Compliance requirements were set to take effect in September 2024. However, now that the Rule has been struck down in federal court, private funds need not comply unless the Fifth Circuit decision is overturned. As of now, it is unclear what action, if any, the SEC will take following the Fifth Circuit’s ruling, an enormous win for private fund sponsors that would have otherwise expended significant resources preparing to comply with the obligations required by the Rule.

Overview of Vacated Rule

In August 2023, the SEC adopted the Rule by 3-2 vote. The Rule would have had significant effects on the private fund industry. Private Fund Advisors; Documentation of Registered Investment Adviser Compliance Reviews, 88 Fed. Reg. 63206 (Aug. 23, 2023). A group of trade associations challenged the Rule in the US Court of Appeals for the Fifth Circuit, arguing that, among other deficiencies, the SEC lacked statutory authority to promulgate the Rule and there was no factual basis for the key provision of the Rule, making the Rule arbitrary, capricious, and otherwise unlawful under the Administrative Procedure Act.

Fifth Circuit’s Decision

Last week, the Fifth Circuit agreed and vacated the Rule in a 3-0 decision. The SEC argued that it had authority to promulgate the Rule under Sections 211(h) and 206(4) of the Investment Advisers Act of 1940 . The Fifth Circuit determined that, in private funds, it is “the fund itself” that is the client, not the individual investors in the fund. Further, the Fifth Circuit held that the term “investor” as used in Section 211(h) of the Advisers Act is limited to “retail customers,” so Section 211(h) did not provide statutory authority for the Rule. Therefore, the Fifth Circuit held that Section 206(4) of the Advisers Act, which enables the SEC to define and prescribe means to prevent fraudulent, deceptive, or manipulative acts by investment advisors, did not provide statutory authority for the Rule because the SEC did not articulate a rational connection between the Rule and preventing fraud. The Fifth Circuit likewise held that the Advisers Act did not authorize the SEC to require the disclosures mandated by the Rule.

Industry Reactions

The Rule was highly criticized by industry groups before its enactment due to the significant expenditures required for private fund sponsors to comply with its obligations. In particular, the ongoing compliance requirements, including “quarterly statements” and “preferential treatment” disclosures, posed a substantial burden to operating a private fund efficiently.

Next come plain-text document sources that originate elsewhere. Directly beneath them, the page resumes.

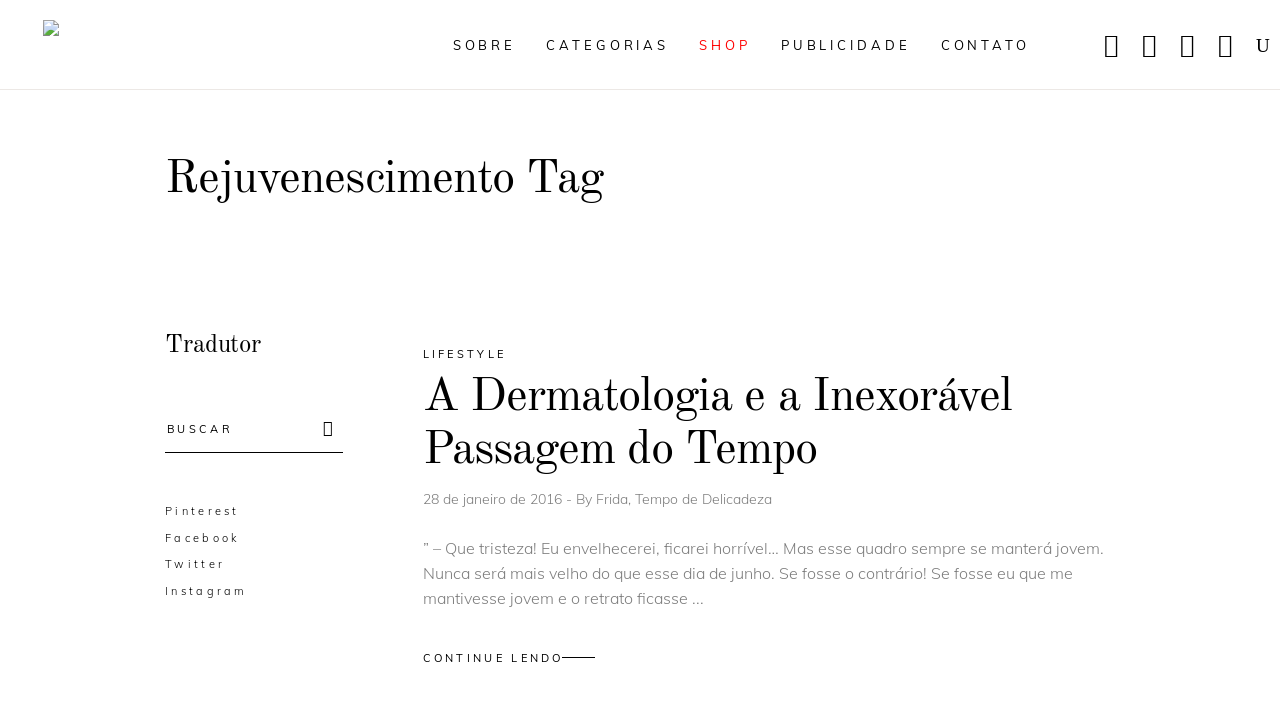

--- FILE ---
content_type: text/html; charset=utf-8
request_url: https://www.google.com/recaptcha/api2/aframe
body_size: 270
content:
<!DOCTYPE HTML><html><head><meta http-equiv="content-type" content="text/html; charset=UTF-8"></head><body><script nonce="xh6DUkcXhIUZ_2jIfnQwjQ">/** Anti-fraud and anti-abuse applications only. See google.com/recaptcha */ try{var clients={'sodar':'https://pagead2.googlesyndication.com/pagead/sodar?'};window.addEventListener("message",function(a){try{if(a.source===window.parent){var b=JSON.parse(a.data);var c=clients[b['id']];if(c){var d=document.createElement('img');d.src=c+b['params']+'&rc='+(localStorage.getItem("rc::a")?sessionStorage.getItem("rc::b"):"");window.document.body.appendChild(d);sessionStorage.setItem("rc::e",parseInt(sessionStorage.getItem("rc::e")||0)+1);localStorage.setItem("rc::h",'1768900952830');}}}catch(b){}});window.parent.postMessage("_grecaptcha_ready", "*");}catch(b){}</script></body></html>

--- FILE ---
content_type: text/css
request_url: https://www.tempodadelicadeza.com.br/wp-content/litespeed/css/27a0e778e0bac09faabd0392f6390333.css?ver=90333
body_size: -206
content:
@font-face{font-family:'Muli';font-style:normal;font-weight:300;src:url(https://fonts.gstatic.com/s/muli/v34/7Aulp_0qiz-aVz7u3PJLcUMYOFmQkEk30e0.ttf) format('truetype')}@font-face{font-family:'Muli';font-style:normal;font-weight:400;src:url(https://fonts.gstatic.com/s/muli/v34/7Aulp_0qiz-aVz7u3PJLcUMYOFnOkEk30e0.ttf) format('truetype')}@font-face{font-family:'Old Standard TT';font-style:normal;font-weight:400;src:url(https://fonts.gstatic.com/s/oldstandardtt/v22/MwQubh3o1vLImiwAVvYawgcf2eVeqlq9.ttf) format('truetype')}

Meanwhile, private fund investors are critical of the Fifth Circuit’s decision. In a statement from the Institutional Limited Partners Association, a professional organization representing nearly 600 institutions that hold more than $2 trillion private equity assets under management, its CEO stated that the decision to vacate the Rule poses “actual and meaningful risks” related to lack of transparency, conflicts of interest, and internal governance mechanisms designed to protect the capital of public employees often invested in such funds. The statement further expressed concern that the Fifth Circuit’s decision may jeopardize the SEC’s authority to regulate the private fund industry.

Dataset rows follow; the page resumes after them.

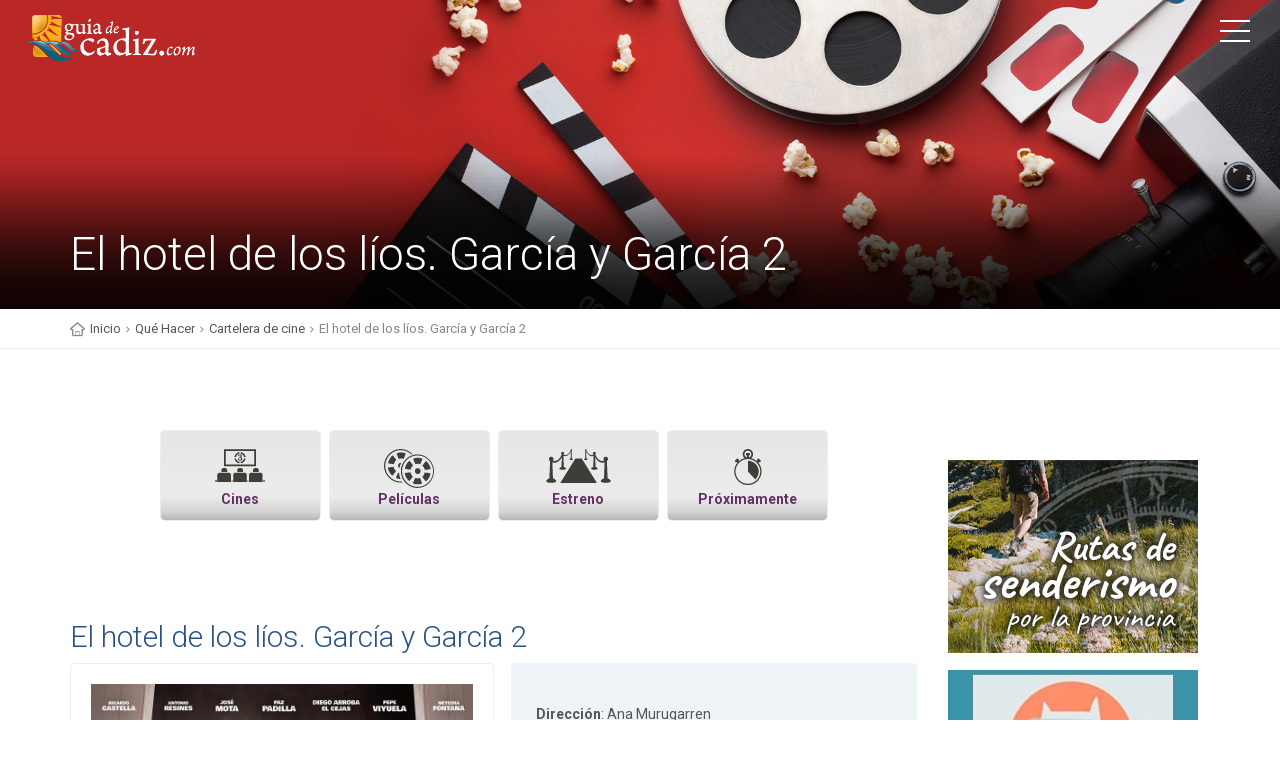

--- FILE ---
content_type: text/html; charset=UTF-8
request_url: https://www.booking.com/flexiproduct.html?product=banner&w=250&h=250&lang=es&aid=933758&target_aid=933758&selected_currency=EUR&banner_id=19829&tmpl=affiliate_banner&fid=1768410163807&affiliate-link=widget1&
body_size: 1812
content:
<!DOCTYPE html>
<html lang="en">
<head>
    <meta charset="utf-8">
    <meta name="viewport" content="width=device-width, initial-scale=1">
    <title></title>
    <style>
        body {
            font-family: "Arial";
        }
    </style>
    <script type="text/javascript">
    window.awsWafCookieDomainList = ['booking.com'];
    window.gokuProps = {
"key":"AQIDAHjcYu/GjX+QlghicBgQ/7bFaQZ+m5FKCMDnO+vTbNg96AHnYD/vPlzSpKmdgowb3x3XAAAAfjB8BgkqhkiG9w0BBwagbzBtAgEAMGgGCSqGSIb3DQEHATAeBglghkgBZQMEAS4wEQQMCl1CATXY86hIrzCUAgEQgDuCsVtsPZsg53yPOFMMN7TclD9gZ5DzQSoZ9vUMlLX7ixsenYtgiRN7E9mVGRgMCjZGlc2CjSFmNnshPg==",
          "iv":"A6x+ZQAthgAAFkP+",
          "context":"cymcSkGFAgbkiJJ23g+43J0zgmtLVC3hW4V9xCrDgbEbNE0tFIwlmXNseZZd42lbieqO7pkQEYtS/7ETtPMfll4NDfAWSmuCZQ66zF6rDINI3f4D0m3QaWZOkcCrbEj4tTw0O76MF5UG0JilpWkSYrZLkLhzLwS/tgJ/431rAXrRYXUZ+Tj+wJtN8bE6rYU9e2iW5xnhdBy9OAoFrxrTGTYisXPRlB0OKqN9dDKiCaCd9TwbUfvRjMzRQxFqcQTHNvXyGqkozc4YMNMqiP4TowN2PcePPU6qXgeHaqdCZscILlSdHfbB7noCXBp6079Z5vAqIsIUjgxIbO/wVEFUhL9z0l5FnDwgIKEdEwY26QhxG+g="
};
    </script>
    <script src="https://d8c14d4960ca.337f8b16.us-east-2.token.awswaf.com/d8c14d4960ca/a18a4859af9c/f81f84a03d17/challenge.js"></script>
</head>
<body>
    <div id="challenge-container"></div>
    <script type="text/javascript">
        AwsWafIntegration.saveReferrer();
        AwsWafIntegration.checkForceRefresh().then((forceRefresh) => {
            if (forceRefresh) {
                AwsWafIntegration.forceRefreshToken().then(() => {
                    window.location.reload(true);
                });
            } else {
                AwsWafIntegration.getToken().then(() => {
                    window.location.reload(true);
                });
            }
        });
    </script>
    <noscript>
        <h1>JavaScript is disabled</h1>
        In order to continue, we need to verify that you're not a robot.
        This requires JavaScript. Enable JavaScript and then reload the page.
    </noscript>
</body>
</html>

--- FILE ---
content_type: text/html; charset=UTF-8
request_url: https://www.booking.com/flexiproduct.html?product=banner&w=250&h=250&lang=es&aid=933758&target_aid=933758&selected_currency=EUR&banner_id=19829&tmpl=affiliate_banner&fid=1768410163810&affiliate-link=widget1&
body_size: 1811
content:
<!DOCTYPE html>
<html lang="en">
<head>
    <meta charset="utf-8">
    <meta name="viewport" content="width=device-width, initial-scale=1">
    <title></title>
    <style>
        body {
            font-family: "Arial";
        }
    </style>
    <script type="text/javascript">
    window.awsWafCookieDomainList = ['booking.com'];
    window.gokuProps = {
"key":"AQIDAHjcYu/GjX+QlghicBgQ/7bFaQZ+m5FKCMDnO+vTbNg96AHnYD/vPlzSpKmdgowb3x3XAAAAfjB8BgkqhkiG9w0BBwagbzBtAgEAMGgGCSqGSIb3DQEHATAeBglghkgBZQMEAS4wEQQMCl1CATXY86hIrzCUAgEQgDuCsVtsPZsg53yPOFMMN7TclD9gZ5DzQSoZ9vUMlLX7ixsenYtgiRN7E9mVGRgMCjZGlc2CjSFmNnshPg==",
          "iv":"A6x+TAAtfgAAFKOW",
          "context":"KtW9Rz/j/CevHOSbufFf0AE1CahzGckmloDC0Xt2XqeTwB3jg4Qzij56IeJLN8cSP5ai2G0a1vmdsWyN+k+MWk4GPJny0mSlNg6CeZpZkcM1oKwJTsaSArlRX+EEuIiZePt6q/Cew5CLCuP/Tp4AhdkuQh6LFAQnyDo8RE2sCce+BxawaHFqDCv4nHo3X9pTKNFF1MCWCSSYwCqAvib/3otAJ3b3LDXcaBe4m0TuTN/PUVLYJiimrLiJI/2oVR1MG5KpgdN3KYb+lsCY9daNc9XaT4124eIr2v/tmU3RmACF93/DUCB297g9h4WMPx1CzSewD9FDcRuGjUm87ttpXcogSpg8QPfkBWo05rRvkRePI1o="
};
    </script>
    <script src="https://d8c14d4960ca.337f8b16.us-east-2.token.awswaf.com/d8c14d4960ca/a18a4859af9c/f81f84a03d17/challenge.js"></script>
</head>
<body>
    <div id="challenge-container"></div>
    <script type="text/javascript">
        AwsWafIntegration.saveReferrer();
        AwsWafIntegration.checkForceRefresh().then((forceRefresh) => {
            if (forceRefresh) {
                AwsWafIntegration.forceRefreshToken().then(() => {
                    window.location.reload(true);
                });
            } else {
                AwsWafIntegration.getToken().then(() => {
                    window.location.reload(true);
                });
            }
        });
    </script>
    <noscript>
        <h1>JavaScript is disabled</h1>
        In order to continue, we need to verify that you're not a robot.
        This requires JavaScript. Enable JavaScript and then reload the page.
    </noscript>
</body>
</html>

--- FILE ---
content_type: text/html; charset=UTF-8
request_url: https://www.booking.com/flexiproduct.html?product=banner&w=250&h=250&lang=es&aid=933758&target_aid=933758&selected_currency=EUR&banner_id=19829&tmpl=affiliate_banner&fid=1768410163824&affiliate-link=widget1&
body_size: 1812
content:
<!DOCTYPE html>
<html lang="en">
<head>
    <meta charset="utf-8">
    <meta name="viewport" content="width=device-width, initial-scale=1">
    <title></title>
    <style>
        body {
            font-family: "Arial";
        }
    </style>
    <script type="text/javascript">
    window.awsWafCookieDomainList = ['booking.com'];
    window.gokuProps = {
"key":"AQIDAHjcYu/GjX+QlghicBgQ/7bFaQZ+m5FKCMDnO+vTbNg96AHnYD/vPlzSpKmdgowb3x3XAAAAfjB8BgkqhkiG9w0BBwagbzBtAgEAMGgGCSqGSIb3DQEHATAeBglghkgBZQMEAS4wEQQMCl1CATXY86hIrzCUAgEQgDuCsVtsPZsg53yPOFMMN7TclD9gZ5DzQSoZ9vUMlLX7ixsenYtgiRN7E9mVGRgMCjZGlc2CjSFmNnshPg==",
          "iv":"A6x+bQAo0QAAE9hS",
          "context":"Z+1HZlW3UQI2uESP+gv2+lCy4H8fojL260ZCNwLkKv3r788nb9DGqJaQ6aLXMhdeRVr1HdEZLAAlfxhe05WA7zQlhzsbu5C6jkgYDwIpN3dPSR9yTkyLT9tGI57uMwagahG4f6tV+55Ol032a81/ijoUxPHjefZypHsVeIgCKB/3e6/6nU994I3SNc6/e2J75NQe65DVQR/GPQA2tHDSbZ2fvwehAiSVPBpaa9RkbF8x4M+UqAu4YD/HAAiI/RhVvRWIGnZL/z777q2aWLV8aD0Bu6Kc5gOSAUQB9EQhlCPvRRnWLpYv3eZpr1rgUlIs/f8eAbNXrhzlw4W7EtOqqbryjw792067wv3xxTmubZAIeF0="
};
    </script>
    <script src="https://d8c14d4960ca.337f8b16.us-east-2.token.awswaf.com/d8c14d4960ca/a18a4859af9c/f81f84a03d17/challenge.js"></script>
</head>
<body>
    <div id="challenge-container"></div>
    <script type="text/javascript">
        AwsWafIntegration.saveReferrer();
        AwsWafIntegration.checkForceRefresh().then((forceRefresh) => {
            if (forceRefresh) {
                AwsWafIntegration.forceRefreshToken().then(() => {
                    window.location.reload(true);
                });
            } else {
                AwsWafIntegration.getToken().then(() => {
                    window.location.reload(true);
                });
            }
        });
    </script>
    <noscript>
        <h1>JavaScript is disabled</h1>
        In order to continue, we need to verify that you're not a robot.
        This requires JavaScript. Enable JavaScript and then reload the page.
    </noscript>
</body>
</html>

--- FILE ---
content_type: text/html; charset=utf-8
request_url: https://www.google.com/recaptcha/api2/aframe
body_size: 112
content:
<!DOCTYPE HTML><html><head><meta http-equiv="content-type" content="text/html; charset=UTF-8"></head><body><script nonce="2ir9zGn5Eh-f3tFCpE7CgA">/** Anti-fraud and anti-abuse applications only. See google.com/recaptcha */ try{var clients={'sodar':'https://pagead2.googlesyndication.com/pagead/sodar?'};window.addEventListener("message",function(a){try{if(a.source===window.parent){var b=JSON.parse(a.data);var c=clients[b['id']];if(c){var d=document.createElement('img');d.src=c+b['params']+'&rc='+(localStorage.getItem("rc::a")?sessionStorage.getItem("rc::b"):"");window.document.body.appendChild(d);sessionStorage.setItem("rc::e",parseInt(sessionStorage.getItem("rc::e")||0)+1);localStorage.setItem("rc::h",'1768410170232');}}}catch(b){}});window.parent.postMessage("_grecaptcha_ready", "*");}catch(b){}</script></body></html>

Indeed, the Fifth Circuit’s decision potentially provides industry groups ammunition to challenge other rules and proposed rules promulgated under Sections 206(4) and 211(h) of the Advisers Act.

The SEC has not yet indicated whether it will challenge the panel’s decision through a request for rehearing en banc before the Fifth Circuit and or whether it will file a petition for certiorari with the US Supreme Court. Meanwhile, the Rule’s compliance deadlines, which were set to begin in September 2024, have been vacated along with the rest of the Rule.